Au lieu de cela, Diane Groleau retrousse les manches de son sarrau blanc et se nettoie une millionième fois les mains avant de les plonger dans le fond de la baratte pour en ressortir une grosse motte de beurre. Elle compressera à la main la quarantaine de kilos produits pour s'assurer qu'il n'y reste plus aucune trace de liquide. Le tiers sera salé, le tiers, à demi salé et le reste laissé intact. Puis, c'est encore à la main qu'elle remplira les petits pots de plastique au logo de sa ferme, lissant soigneusement le dessus du bout du doigt. «Regarde comme j'ai le tour!», dit-elle en posant un pot sur la balance qui confirme, au gramme près, qu'elle y a mis la bonne quantité.
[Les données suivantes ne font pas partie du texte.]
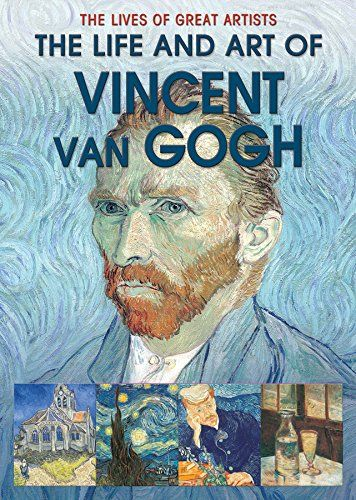 The Life and Art of Vincent Van Gogh - George Roddam & Slawa Harasymowicz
Au goût? Le résultat est assez semblable à celui produit dans les grandes usines de transformation laitière, dira d'abord Mme Groleau, avant de se raviser. «Mon beurre n'est pas aseptisé comme les autres par une série de pompages et de passages dans des machines», dit-elle. À Compton, le lait n'est pompé qu'une fois de la vache pour aller directement dans le pasteurisateur. Ensuite, les manipulations se font toutes à la main.

À contre-courant

Diane Groleau n'est pas peu fière de ses petits pots. Il faut dire qu'elle a bien faire rire d'elle, il y a 10 ans, quand elle a évoqué l'idée de relancer une beurrerie, à une époque où les consommateurs font plutôt la chasse au gras, surtout d'origine animale, et découvrent les vertus de l'huile d'olive. «Tout le monde me disait que j'étais folle!» Son flair d'administratrice lui dit plutôt que le marché des fromages fins au Québec commence à saturer et que le beurre, un produit bon marché et d'usage courant, risque moins d'être retranché des paniers d'épicerie en cas de ralentissement économique.
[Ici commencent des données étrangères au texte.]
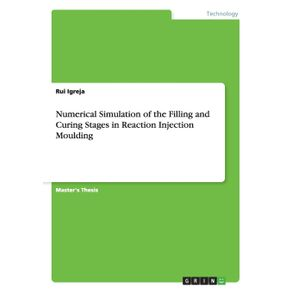 Numerical-Simulation-of-the-Filling-and-Curing-Stages-in-Reaction-Injection-Moulding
Pari gagné. «Je ne fournis plus à la demande», dit-elle. Toutes les pâtisseries qui souhaiteraient utiliser ses produits se font donner la même réponse: «Non. Je n'ai pas assez de volume», explique-t-elle. Ses produits, biologiques, se sont taillé une très bonne place sur les rayons des épiceries d'aliments naturels (dont la chaîne Rachelle-Béry), et la beurrerie a déjà agrandi trois fois ses locaux et prévoit doubler de superficie d'ici deux ou trois ans. Les ventes de yogourt et du fromage cottage qu'elle avait commencé à fabriquer par simple nécessité, pour utiliser ses grandes quantités de lait écrémé, ne cessent aussi de croître, et les produits remportent les honneurs (le fromage cottage a été retenu parmi les finalistes du Grand Prix des fromages canadiens en 2011). Mais surtout, en faisant revivre le patrimoine historique de Compton, qui a déjà compté trois beurreries au début du XIXe siècle, Diane et son mari en assurent aussi un peu l'avenir. La ferme sera maintenant assez prospère pour permettre à deux des enfants d'y faire leur vie, tel qu'ils le souhaitaient.